Édith, – si elle n’est déjà morte, – mourra comme Ophélie. Elle se promène trop souvent sur la Rivière des Songes, dans la yole où Georges lui a dit qu’il l’aimait. La rivière est peu profonde, mais il y a place sous les Songes verts pour une frêle jeune fille dont l’esprit est parti pour la sphère où s’est envolée l’âme de Georges. Dans les éclaircies d’herbes et de fleurs que sillonne la yole, on voit trop souvent le ciel, et le ciel est plus beau que la terre, et il est d’usage que les amants malheureux s’y rendent par la route la plus courte qui est celle de l’eau, quand cette dernière est transparente et que le ciel est pur. Édith mourra comme Ophélie. C’est une fin charmante. Meurs donc comme ta pâle sœur du Nord, ô blanche enfant du Midi. Il est beau de quitter la terre, jeunes, innocentes et belles comme vous.
La destinée des hommes et des femmes est dure.
Qu’elle est dure, la destinée des hommes et des femmes !
Cela est-il à jamais ?
Il y a des sages qui disent : Non !
Jayadeva.
Cet épisode est emprunté à Jayadeva, le lyrique.

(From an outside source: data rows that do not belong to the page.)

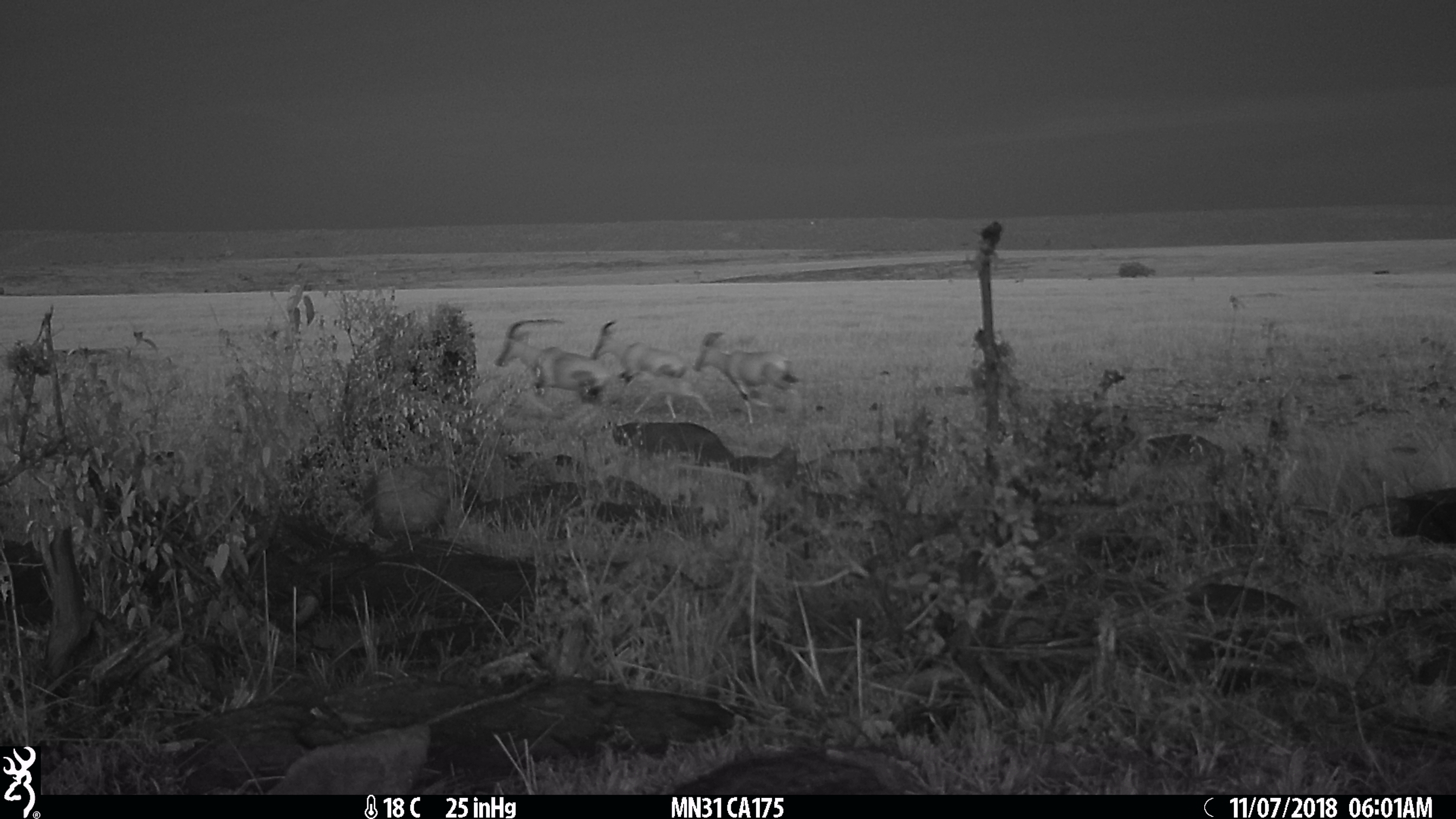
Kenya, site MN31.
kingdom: Animalia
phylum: Chordata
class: Mammalia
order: Artiodactyla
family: Bovidae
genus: Damaliscus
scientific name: Damaliscus lunatus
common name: topi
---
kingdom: Animalia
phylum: Chordata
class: Mammalia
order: Artiodactyla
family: Bovidae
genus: Alcelaphus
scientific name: Alcelaphus buselaphus cokii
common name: coke's hartebeest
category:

Il symbolise, sous la forme flottante des poésies sanscrites, la défaite momentanée du Bien par le Mal, et son triomphe à venir.
Le saint roi Satyavrata, fils du magnifique Sourya aux sept chevaux verts, régnait, vers la fin de la dernière kalpa, sur les montagnes et les plaines du Lasti-D’jumbo, le plus vaste des empires que soutint la carapace éternelle.
C’était un vieux roi d’une vertu lumineuse. Sa sagesse était profonde. Il remplissait avec une telle exactitude les devoirs sacrés de la loi, que Hery, le conservateur de l’univers, l’avait revêtu du titre de sra’dheva, le dieu des obsèques.
Rien n’était doux et rassurant pour le cœur des sages comme le regard bienveillant qui s’écoulait de ses grands yeux ; mais la race perverse contemplait en frémissant la ligne droite de son nez auguste, signe infaillible de l’inflexibilité de sa justice.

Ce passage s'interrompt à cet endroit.